Source
────────────────────────────────────────
Lessons from the Bakken

Lessons from the Bakken
Photo by Josh Redd / Unsplash

The New York Times recently profiled Harold Hamm, Continental CEO Resources chairman emeritus, and noted how Hamm is advising Trump to go all in on fossil fuels. This should surprise no one as Harold Hamm is a one-trick pony. His one trick is making bold promises about the future of shale oil production in America, riding investor optimism to create huge personal wealth, and then moving on when his formerly optimistic predictions turn out to be about as accurate as Mark Zuckerberg’s plans for us all to live in the Metaverse.

Headline: The Oilman who pushed trump to go all in on fossil fuels.

As Hamm is now apparently helping define the disastrous U.S. energy policies that are handing actual energy dominance of the future to the Chinese, it’s a fine time to review his track record in this space. If we are going to go all in on a fossil fuel future in the U.S., it probably would be good to check if we have the fossil fuels to do that. 

In 2011, Hamm was very optimistic about the future of the Bakken shale play in North Dakota saying it had 24 billion barrels of oil. For comparison, the world’s largest oil field is the Ghawar field in Saudi Arabia with a total estimated lifetime production capacity (including the future) of 80-100 billion barrels. 

“Out of all the oil plays in the U.S., thereʼs just one Bakken,” Hamm says. “It towers above everything else.” This was before the Texas Permian boom had begun and the Bakken was the hot new oilfield in America and Hamm was promising big things for the future. 

In a 2013 article in Bloomberg continental resources CEO Harold Hamm has upped his forecast for the Bakken by quite a bit and said the following: 

“Harold Hamm, the chairman and CEO of Continental, estimated in 2010 that there were 24 billion barrels of recoverable oil in the Bakken and other formations underlying the Williston basin. Now, Hamm says improved technology could eventually boost that number to 45 billion: “We’re just getting started.”

When following the U.S. shale industry it’s good to pay attention to the ever-present huge promise of “improved technology” in the future. Hamm was not alone in his optimism about the future of the Bakken and the potential for technological gains. 

In April 2014, Bloomberg reported that according to industry consulting firm Wood MacKenzie “improved drilling techniques” meant that the Bakken shale formation would be producing 1.7 million barrels per day of oil by 2020.
────────────────────────────────────────
Recorded information
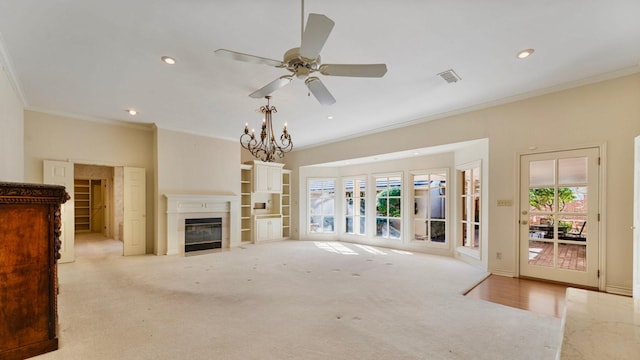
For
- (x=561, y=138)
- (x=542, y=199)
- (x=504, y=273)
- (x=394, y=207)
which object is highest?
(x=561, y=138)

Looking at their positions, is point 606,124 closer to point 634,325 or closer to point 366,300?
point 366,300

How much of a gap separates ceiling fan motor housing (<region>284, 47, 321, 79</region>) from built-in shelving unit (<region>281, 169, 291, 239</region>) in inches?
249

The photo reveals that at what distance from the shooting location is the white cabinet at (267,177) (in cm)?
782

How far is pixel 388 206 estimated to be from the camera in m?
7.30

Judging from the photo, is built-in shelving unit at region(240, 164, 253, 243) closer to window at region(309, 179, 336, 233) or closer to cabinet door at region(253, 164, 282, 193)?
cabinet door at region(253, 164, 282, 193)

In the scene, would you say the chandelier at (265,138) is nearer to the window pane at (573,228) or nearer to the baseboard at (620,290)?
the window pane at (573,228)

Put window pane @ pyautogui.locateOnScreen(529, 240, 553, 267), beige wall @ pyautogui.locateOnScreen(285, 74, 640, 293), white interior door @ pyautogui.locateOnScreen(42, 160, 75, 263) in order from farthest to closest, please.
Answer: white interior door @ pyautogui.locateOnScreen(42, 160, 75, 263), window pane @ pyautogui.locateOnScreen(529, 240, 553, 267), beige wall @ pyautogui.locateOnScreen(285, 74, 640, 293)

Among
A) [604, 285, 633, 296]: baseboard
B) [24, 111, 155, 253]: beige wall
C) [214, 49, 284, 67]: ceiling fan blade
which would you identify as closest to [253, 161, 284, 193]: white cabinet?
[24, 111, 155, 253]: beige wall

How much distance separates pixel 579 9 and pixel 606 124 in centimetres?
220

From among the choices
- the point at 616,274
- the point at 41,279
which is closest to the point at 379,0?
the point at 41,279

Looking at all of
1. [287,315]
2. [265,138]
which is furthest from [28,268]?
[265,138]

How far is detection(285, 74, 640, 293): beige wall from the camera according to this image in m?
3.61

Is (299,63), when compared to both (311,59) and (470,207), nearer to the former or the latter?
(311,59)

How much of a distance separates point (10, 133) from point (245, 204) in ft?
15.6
────────────────────────────────────────
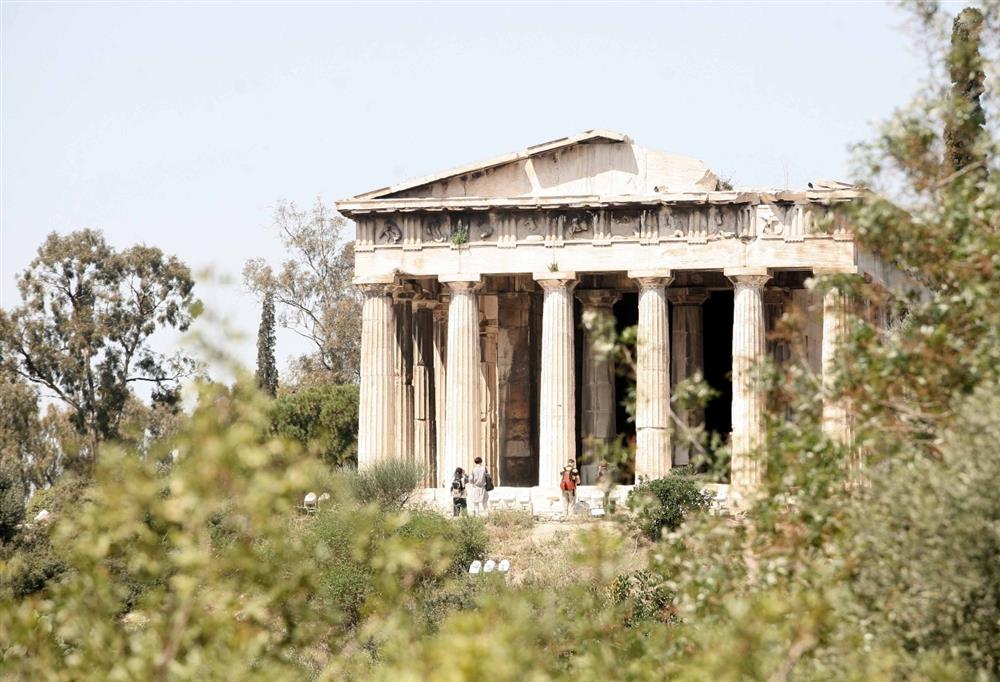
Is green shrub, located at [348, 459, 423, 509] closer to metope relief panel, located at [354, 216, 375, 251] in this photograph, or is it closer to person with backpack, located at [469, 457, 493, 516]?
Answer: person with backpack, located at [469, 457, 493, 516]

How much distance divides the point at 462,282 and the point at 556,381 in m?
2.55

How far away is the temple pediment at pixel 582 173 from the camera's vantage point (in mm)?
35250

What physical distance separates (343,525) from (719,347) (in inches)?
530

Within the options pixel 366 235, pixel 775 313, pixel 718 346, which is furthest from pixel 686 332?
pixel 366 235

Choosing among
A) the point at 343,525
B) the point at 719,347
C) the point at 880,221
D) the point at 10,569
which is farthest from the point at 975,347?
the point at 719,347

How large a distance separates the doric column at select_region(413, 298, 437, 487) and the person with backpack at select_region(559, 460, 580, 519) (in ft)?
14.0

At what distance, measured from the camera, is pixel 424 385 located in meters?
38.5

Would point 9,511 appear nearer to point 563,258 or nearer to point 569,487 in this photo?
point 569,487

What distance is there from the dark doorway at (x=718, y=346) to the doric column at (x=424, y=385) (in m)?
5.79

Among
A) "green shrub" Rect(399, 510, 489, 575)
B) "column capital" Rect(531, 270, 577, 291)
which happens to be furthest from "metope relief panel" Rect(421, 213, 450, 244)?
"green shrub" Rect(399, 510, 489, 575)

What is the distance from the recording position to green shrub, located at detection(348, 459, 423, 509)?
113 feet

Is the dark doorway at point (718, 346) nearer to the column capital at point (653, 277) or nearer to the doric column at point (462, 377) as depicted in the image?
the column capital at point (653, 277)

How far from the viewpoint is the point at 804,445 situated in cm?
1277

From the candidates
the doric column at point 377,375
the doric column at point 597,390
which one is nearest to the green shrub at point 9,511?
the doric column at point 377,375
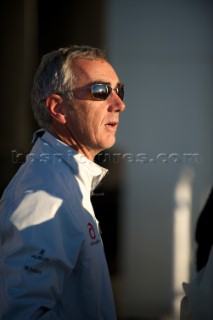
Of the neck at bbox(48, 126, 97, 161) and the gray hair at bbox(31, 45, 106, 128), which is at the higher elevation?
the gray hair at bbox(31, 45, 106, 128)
────────────────────────────────────────
Short problem 1
In the Bakken article, what daily oil output did Wood MacKenzie predict the Bakken would reach by 2020?
Short problem 2
Transcribe the part of the Bakken article that begins at the words "When following the" and stops after "for technological gains.".
The entries have nothing to do with what comes next.

Response 1
1.7 million barrels per day.

Response 2
When following the U.S. shale industry it’s good to pay attention to the ever-present huge promise of “improved technology” in the future. Hamm was not alone in his optimism about the future of the Bakken and the potential for technological gains.